Goal –
Reproduce the data below word for word, from the first line to the last.

Input for this task –
<<<<
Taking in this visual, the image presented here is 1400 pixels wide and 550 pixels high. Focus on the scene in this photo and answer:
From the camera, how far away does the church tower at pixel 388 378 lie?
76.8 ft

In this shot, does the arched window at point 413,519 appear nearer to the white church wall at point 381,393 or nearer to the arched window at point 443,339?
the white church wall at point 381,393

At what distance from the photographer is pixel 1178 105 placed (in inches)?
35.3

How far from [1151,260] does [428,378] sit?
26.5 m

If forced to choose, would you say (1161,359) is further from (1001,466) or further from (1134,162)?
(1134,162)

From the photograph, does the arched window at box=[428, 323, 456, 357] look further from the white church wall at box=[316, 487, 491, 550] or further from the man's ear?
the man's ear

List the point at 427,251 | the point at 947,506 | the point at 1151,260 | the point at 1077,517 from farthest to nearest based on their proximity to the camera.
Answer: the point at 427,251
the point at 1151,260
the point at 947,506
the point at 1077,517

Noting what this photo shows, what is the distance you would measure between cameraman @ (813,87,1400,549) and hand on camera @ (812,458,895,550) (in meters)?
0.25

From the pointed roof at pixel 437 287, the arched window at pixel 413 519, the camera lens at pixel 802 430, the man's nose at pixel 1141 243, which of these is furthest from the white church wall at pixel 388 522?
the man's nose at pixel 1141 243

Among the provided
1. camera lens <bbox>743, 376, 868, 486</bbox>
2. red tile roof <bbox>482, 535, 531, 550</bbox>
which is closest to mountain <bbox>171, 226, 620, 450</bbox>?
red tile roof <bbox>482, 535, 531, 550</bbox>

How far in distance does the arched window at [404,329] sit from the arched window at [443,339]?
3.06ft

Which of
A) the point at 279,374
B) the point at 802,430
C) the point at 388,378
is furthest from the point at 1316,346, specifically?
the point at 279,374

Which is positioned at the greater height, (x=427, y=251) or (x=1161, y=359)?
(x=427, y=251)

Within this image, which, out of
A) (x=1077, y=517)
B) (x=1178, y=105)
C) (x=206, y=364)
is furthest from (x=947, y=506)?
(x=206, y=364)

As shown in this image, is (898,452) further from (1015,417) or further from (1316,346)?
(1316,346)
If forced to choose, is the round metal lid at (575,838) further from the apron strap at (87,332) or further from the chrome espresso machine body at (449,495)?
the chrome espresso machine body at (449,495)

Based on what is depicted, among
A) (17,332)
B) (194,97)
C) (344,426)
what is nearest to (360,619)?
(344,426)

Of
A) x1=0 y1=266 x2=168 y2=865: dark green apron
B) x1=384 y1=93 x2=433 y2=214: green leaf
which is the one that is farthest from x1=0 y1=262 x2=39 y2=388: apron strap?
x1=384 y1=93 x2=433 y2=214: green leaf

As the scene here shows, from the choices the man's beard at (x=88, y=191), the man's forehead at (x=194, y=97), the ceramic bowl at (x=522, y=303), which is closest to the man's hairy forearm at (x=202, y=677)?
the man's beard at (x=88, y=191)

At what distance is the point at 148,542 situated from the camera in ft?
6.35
>>>>
Task solution –
Taking in this visual, the image presented here is 1400 pixels wide and 550 pixels high. Focus on the scene in this photo and answer:
From the camera, how far away does the church tower at pixel 388 378 lie?
76.8 ft

In this shot, does the arched window at point 413,519 appear nearer to the white church wall at point 381,393 or nearer to the arched window at point 443,339?
the white church wall at point 381,393

At what distance from the photographer is pixel 1178 105 placed (in inches)?
35.3

How far from [1151,260] does [428,378] sit?
26.5 m

If forced to choose, would you say (1161,359) is further from (1001,466) or further from (1134,162)?
(1134,162)

From the photograph, does the arched window at box=[428, 323, 456, 357] look further from the white church wall at box=[316, 487, 491, 550] or further from the man's ear?
the man's ear

List the point at 427,251 | the point at 947,506 | the point at 1151,260 | the point at 1077,517 from farthest to nearest based on their proximity to the camera.
Answer: the point at 427,251
the point at 1151,260
the point at 947,506
the point at 1077,517

Noting what this photo shows, what is the distance you would measure between cameraman @ (813,87,1400,549) and hand on camera @ (812,458,895,550) (in meters)?
0.25

From the pointed roof at pixel 437 287, the arched window at pixel 413 519, the camera lens at pixel 802 430, the man's nose at pixel 1141 243, which of these is furthest from the white church wall at pixel 388 522?
the man's nose at pixel 1141 243

Among the provided
1. camera lens <bbox>743, 376, 868, 486</bbox>
2. red tile roof <bbox>482, 535, 531, 550</bbox>
which is closest to mountain <bbox>171, 226, 620, 450</bbox>?
red tile roof <bbox>482, 535, 531, 550</bbox>

How far in distance does the arched window at [404,329] sit from the arched window at [443,339]?
3.06ft

Which of
A) the point at 279,374
B) the point at 802,430
C) the point at 388,378
is furthest from the point at 1316,346, specifically?
the point at 279,374

Which is positioned at the greater height, (x=427, y=251) or (x=1161, y=359)?
(x=427, y=251)

Within this image, which, out of
A) (x=1077, y=517)
B) (x=1178, y=105)
C) (x=206, y=364)
is furthest from (x=947, y=506)?
(x=206, y=364)

As shown in this image, is (898,452) further from (1015,417) or further from (1316,346)?
(1316,346)
If forced to choose, is the round metal lid at (575,838) further from the apron strap at (87,332) or further from the chrome espresso machine body at (449,495)?
the chrome espresso machine body at (449,495)

Based on what is depicted, among
A) (17,332)
B) (194,97)
C) (344,426)
what is nearest to (360,619)?
(344,426)

Of
A) x1=0 y1=266 x2=168 y2=865: dark green apron
B) x1=384 y1=93 x2=433 y2=214: green leaf
which is the one that is farthest from x1=0 y1=262 x2=39 y2=388: apron strap?
x1=384 y1=93 x2=433 y2=214: green leaf

As the scene here shows, from the choices the man's beard at (x=88, y=191), the man's forehead at (x=194, y=97), the ceramic bowl at (x=522, y=303), which is closest to the man's hairy forearm at (x=202, y=677)?
the man's beard at (x=88, y=191)

At what distance is the point at 148,542 situated from the camera in ft?
6.35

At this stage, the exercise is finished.